* _Excerpt provided_

════════

Electromagnetic Characterization of Magnetic Ring: Case of Circular Cross-Section Shape

This paper presents a computationally efficient, two-dimensional analytical model for characterizing toroidal magnetic rings with circular cross-sections under sinusoidal excitation, deriving explicit expressions for internal fields, impedance, and separated loss components to serve as an accurate alternative to finite element analysis for standardized material testing.

Original authors: Taha El Hajji, Lars Sjöberg

Published 2026-06-19
📖 4 min read☕ Coffee break read

Original authors: Taha El Hajji, Lars Sjöberg

Original paper licensed under CC BY 4.0 (http://creativecommons.org/licenses/by/4.0/). This is an AI-generated explanation of the paper below. It is not written or endorsed by the authors. For technical accuracy, refer to the original paper. Read full disclaimer

Imagine you have a donut-shaped magnet (a toroidal ring) made of a special metal. Engineers use these to store energy in electronics, like in power supplies for your phone or computer. To make sure these magnets work well, they need to be tested.

════════

* _Job_
The magnetic ring text says the model derives explicit expressions for several things. List every one of them.

════════

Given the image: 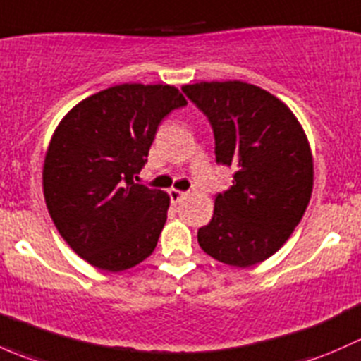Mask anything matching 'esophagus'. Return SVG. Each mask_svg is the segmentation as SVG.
Here are the masks:
<instances>
[{
  "mask_svg": "<svg viewBox=\"0 0 361 361\" xmlns=\"http://www.w3.org/2000/svg\"><path fill=\"white\" fill-rule=\"evenodd\" d=\"M185 195H187V194H185V192L176 190V188H171V190H169V199H171V202H174V204L180 202L181 199L185 197Z\"/></svg>",
  "mask_w": 361,
  "mask_h": 361,
  "instance_id": "esophagus-1",
  "label": "esophagus"
}]
</instances>
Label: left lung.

════════

* _Correct answer_
Internal fields, impedance, and separated loss components.